At the end of our workout, she spent a good ten minutes scolding my boyfriend for only signing up for Saturday sessions and grabbing at the slight softness over his belly (he lives in Seoul, an hour and a half away, and is already a member of a gym there, he justified himself by explaining, and he's only signed up here because I wanted to and he thought it would be nice to do it together) and then turning her attention to me. I've signed up for the daily pass, so if I commit to coming every day, she can -- here, let me feel your thigh.
Busan, sensing trouble on the horizon, did his best to step in at this point. Oh, she's really strong! Her muscles are great, especially for a woman. And her endurance isn't great right now, because she hasn't worked out in over a year, but she will build it up fast -- but she's really strong! Her body is good!

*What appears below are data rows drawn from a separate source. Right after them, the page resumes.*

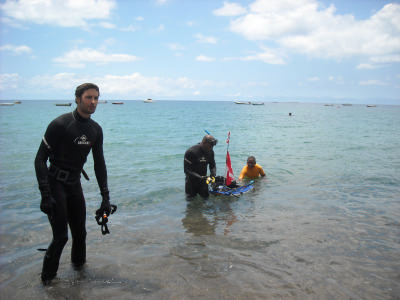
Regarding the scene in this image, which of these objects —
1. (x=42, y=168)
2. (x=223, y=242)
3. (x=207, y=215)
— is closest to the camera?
(x=42, y=168)

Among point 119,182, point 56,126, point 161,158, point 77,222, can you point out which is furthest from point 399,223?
point 161,158

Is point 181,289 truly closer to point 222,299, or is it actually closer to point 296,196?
point 222,299

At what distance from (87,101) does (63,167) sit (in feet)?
2.84

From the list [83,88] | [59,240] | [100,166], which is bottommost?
[59,240]

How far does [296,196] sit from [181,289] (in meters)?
6.00

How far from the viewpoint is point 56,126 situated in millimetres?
3557

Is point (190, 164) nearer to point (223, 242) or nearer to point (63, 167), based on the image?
point (223, 242)

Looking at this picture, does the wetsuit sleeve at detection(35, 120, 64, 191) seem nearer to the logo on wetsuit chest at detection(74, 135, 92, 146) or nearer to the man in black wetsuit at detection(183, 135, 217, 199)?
the logo on wetsuit chest at detection(74, 135, 92, 146)

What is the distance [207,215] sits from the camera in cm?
750

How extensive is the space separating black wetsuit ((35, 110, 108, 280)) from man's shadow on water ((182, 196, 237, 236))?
2.99 metres

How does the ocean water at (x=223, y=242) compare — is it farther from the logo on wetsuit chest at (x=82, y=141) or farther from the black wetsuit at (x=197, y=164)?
the logo on wetsuit chest at (x=82, y=141)

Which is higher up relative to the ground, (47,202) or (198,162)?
A: (47,202)

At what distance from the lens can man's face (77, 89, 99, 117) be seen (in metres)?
3.72

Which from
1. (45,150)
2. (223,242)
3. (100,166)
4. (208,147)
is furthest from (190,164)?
(45,150)
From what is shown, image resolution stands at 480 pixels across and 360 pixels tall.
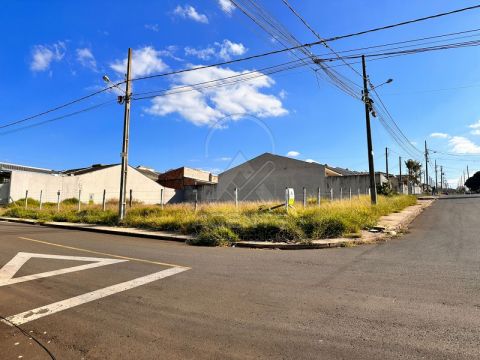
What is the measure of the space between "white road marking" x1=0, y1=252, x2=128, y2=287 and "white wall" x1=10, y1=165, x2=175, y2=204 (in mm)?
24497

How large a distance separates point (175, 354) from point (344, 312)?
2.19m

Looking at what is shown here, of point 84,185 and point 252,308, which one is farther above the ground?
point 84,185

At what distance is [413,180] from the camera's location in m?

She wasn't having it. With her hand on my inner thigh, she shouted, "힘!" Oh, you have a very strong muscle base, but there is 지방 on top and, oh -- here, see on your sides here? A lot of extra 지방. Let me feel your stomach. Now, see, feel my thigh. Totally hard, right? Run your hand down my stomach -- nothing soft at all, right? If you come every day, within three months I can have you-- what do you mean you can't come every day? You have other commitments two nights a week? Well, the gym is open until midnight, so there's really no excuse.

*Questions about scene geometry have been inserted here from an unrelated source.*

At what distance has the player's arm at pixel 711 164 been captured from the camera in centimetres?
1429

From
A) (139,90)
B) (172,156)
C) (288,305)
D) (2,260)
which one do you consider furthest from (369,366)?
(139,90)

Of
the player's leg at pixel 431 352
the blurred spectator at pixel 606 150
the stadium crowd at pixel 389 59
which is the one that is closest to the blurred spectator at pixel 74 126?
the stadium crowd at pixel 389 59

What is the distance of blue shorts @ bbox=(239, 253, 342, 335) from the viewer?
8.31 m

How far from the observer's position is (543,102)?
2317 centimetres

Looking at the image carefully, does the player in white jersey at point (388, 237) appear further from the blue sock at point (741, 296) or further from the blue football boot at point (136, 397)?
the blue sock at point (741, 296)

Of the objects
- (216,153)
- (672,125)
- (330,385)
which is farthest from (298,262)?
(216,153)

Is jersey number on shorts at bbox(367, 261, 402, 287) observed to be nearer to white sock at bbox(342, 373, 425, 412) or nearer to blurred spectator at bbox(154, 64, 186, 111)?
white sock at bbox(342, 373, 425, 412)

Hold your horses, there, partner. Did I ask you to do anything whatsoever with my 지방? I like my 지방. It's mine.Your body's awesome, but I don't necessarily want mine to look like that. I know the Korean ideal involves not an inch to pinch anywhere, but I like being somewhat soft and round. Beyond not minding having fat present on my frame, believe it or not, I actually like to put a belt around my middle and for it to have something to cinch.
I understand she's just doing her job. I know most of the people who pass through the gym are probably on one of these "diet" kicks -- their main objective is to lose weight, and to lose weight fast. But I have no illusions whatsoever of "making the perfect body", nor do I have the desire. This is a hobby, an activity I'm pursuing for fun and to relieve tension. I'm not about to have someone in my face turning it into a guilt-fest, and yet another source of stress. And the second someone in that gym demands that I hop on a scale or asks about what I've been eating is the second the shit is going to turn real volatile, real fast.
So. 코치님 and I are going to have a little chat. And hopefully these guys and I can come to an understanding. Because, despite very nearly dying of a side cramp, and having extremely sore shoulders this morning, I had a good time yesterday, and I have felt very relaxed since I finished the work out. And I'm coming up on half-days at work, and would like to be able to drop in on the gym on the daily without having my progress tracked in thigh squeezes and tummy softness evaluations.